> [EXERCISE DIRECTIONS]
Decide whether each statement agrees with the article on Esther Van Wagoner Tufty below, answering yes or no and quoting the words of the article that decide it. 1. The nickname "Duchess" came from Tufty's height. 2. At its height the Tufty News Bureau served more than 300 papers. 3. Tufty graduated from Michigan State College.

- Born: 1896
- Died: 1986 (aged 89–90)
- Occupation: Journalist
- Relatives: Murray Van Wagoner

= Esther Van Wagoner Tufty =

American journalist (1896–1986)

Esther Van Wagoner Tufty (July 2, 1896 – May 4, 1986) was an American journalist whose career spanned six decades.

== Early life and education ==
Esther Van Wagoner Tufty was born on July 2, 1896, in Kingston, Michigan, the daughter of James Van Wagoner and Florence (Loomis) Van Wagoner. She was the sister of Michigan governor Murray Van Wagoner. Raised in Pontiac, Michigan, she attended Michigan State College in 1914 but, preferring its journalism school, graduated from the University of Wisconsin Madison with a BA in journalism in 1921.

Immediately out of high school, Tufty began working for her local newspaper, the Pontiac Press, as an assistant society editor for $7.50 a week. While attending the University of Wisconsin, she worked for the Madison Democrat and Capitol Times. She and her husband moved to Chicago, where joined the Evanston News-Index and eventually became its managing editor.

In 1935, her husband was hired by the Federal Radio Commission and they moved to Washington, D.C. Her brother suggested she start her own news bureau for Michigan newspapers, and she founded the Tufty News Bureau that year. The Bureau initially served 26 papers in Michigan and at its height served over 300 across the United States. She became a fixture in Washington journalism for decades, covering every U.S. president from Franklin D. Roosevelt to Ronald Reagan. She earned the nickname "Duchess", which was often attributed to her height and regal bearing or coronet of braids, but actually originated when a European innkeeper mistook her for another guest arriving that day.

Tufty began working as a radio journalist during World War II, with the 15-minute program Headlines from Washington on the Atlantic Coast Network. Starting in 1952, she was a radio and television correspondent for NBC and had her own radio program, Tufty Topics. Early in her radio career, she was nicknamed the "headache girl" because her program was sponsored by St. Joseph Aspirin.

Tufty also covered the Korean War and the Vietnam War. During the Berlin Airlift, she flew into the city on top of 10 tons of coal. During Vietnam, she was travelling in a helicopter that was struck by enemy fire. When she returned from Vietnam, the 70-year old Tufty quipped "It's my third war, not counting marriage."

In April 1954, she was sent on a speaking tour to Australia by the US State Department. When she complained she had seen no kangaroos, the Lord Mayor of Perth presented her with a female kangaroo called Topsy. When Topsy was shipped to America, she was accompanied by a male kangaroo. Tufty said "I want to call him Turvey," but instead the kangaroo was dubbed Digger. Tufty donated the pair of kangaroos to the National Zoo.

Tufty served as President of the American Women in Radio and Television, the American Newspaper Women's Club, and the Women's National Press Club, and was the only woman to serve as president of all three organizations. She was the first woman to join the National Press Club in 1971 when it finally opened to women.'

== Later life and death ==
Tufty suffered a number of serious injuries and illnesses over the years, including breast cancer, a broken leg that forced her to walk with a cane, the loss of an eye, and the installation of seven pacemakers. Despite this, she continued to work into her 80s from an office in the National Press Building and was thought to be the oldest working reporter in Washington, D.C. She stopped working following a stroke in December 1985. She died in the Mount Vernon Nursing Home in Alexandria, Virginia, at the age of 89.

== Personal life ==
Esther Van Wagoner married Harold Guilford Tufty, an electrical engineer, in September 1921. They had two children, Harold Guilford Tufty Jr. (born in 1922) and James Tufty (born in 1929). They divorced in 1947.

> [DATASET EXCERPTS]
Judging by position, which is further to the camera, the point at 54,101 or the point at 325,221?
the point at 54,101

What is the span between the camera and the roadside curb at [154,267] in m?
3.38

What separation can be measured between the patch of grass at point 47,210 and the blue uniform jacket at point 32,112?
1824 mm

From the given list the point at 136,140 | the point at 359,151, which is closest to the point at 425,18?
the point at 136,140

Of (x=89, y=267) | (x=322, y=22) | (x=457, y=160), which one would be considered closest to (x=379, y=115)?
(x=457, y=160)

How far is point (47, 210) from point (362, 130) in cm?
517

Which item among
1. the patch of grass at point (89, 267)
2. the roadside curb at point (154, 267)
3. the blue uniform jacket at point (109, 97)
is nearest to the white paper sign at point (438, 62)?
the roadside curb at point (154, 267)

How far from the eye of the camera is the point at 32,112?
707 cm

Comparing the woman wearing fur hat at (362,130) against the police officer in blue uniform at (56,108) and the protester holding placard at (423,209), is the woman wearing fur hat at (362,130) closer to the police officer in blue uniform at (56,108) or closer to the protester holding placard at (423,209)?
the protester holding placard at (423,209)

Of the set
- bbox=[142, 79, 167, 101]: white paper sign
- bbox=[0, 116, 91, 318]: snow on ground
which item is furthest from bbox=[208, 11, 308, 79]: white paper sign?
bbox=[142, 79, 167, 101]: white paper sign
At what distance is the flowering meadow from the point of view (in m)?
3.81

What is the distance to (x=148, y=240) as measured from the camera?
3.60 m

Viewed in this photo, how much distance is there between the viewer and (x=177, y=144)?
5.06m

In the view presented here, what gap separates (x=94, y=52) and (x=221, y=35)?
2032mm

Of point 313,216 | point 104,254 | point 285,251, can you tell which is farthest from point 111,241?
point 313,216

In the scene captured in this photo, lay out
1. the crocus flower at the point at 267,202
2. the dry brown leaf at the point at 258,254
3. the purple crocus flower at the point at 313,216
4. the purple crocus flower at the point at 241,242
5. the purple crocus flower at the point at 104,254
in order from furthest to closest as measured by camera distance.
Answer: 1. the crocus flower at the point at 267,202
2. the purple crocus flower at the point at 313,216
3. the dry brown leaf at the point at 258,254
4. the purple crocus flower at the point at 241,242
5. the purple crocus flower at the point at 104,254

> [RESPONSE TO THE EXERCISE]
1. No: "actually originated when a European innkeeper mistook her for another guest arriving that day"
2. Yes: "at its height served over 300 across the United States"
3. No: "graduated from the University of Wisconsin Madison with a BA in journalism in 1921"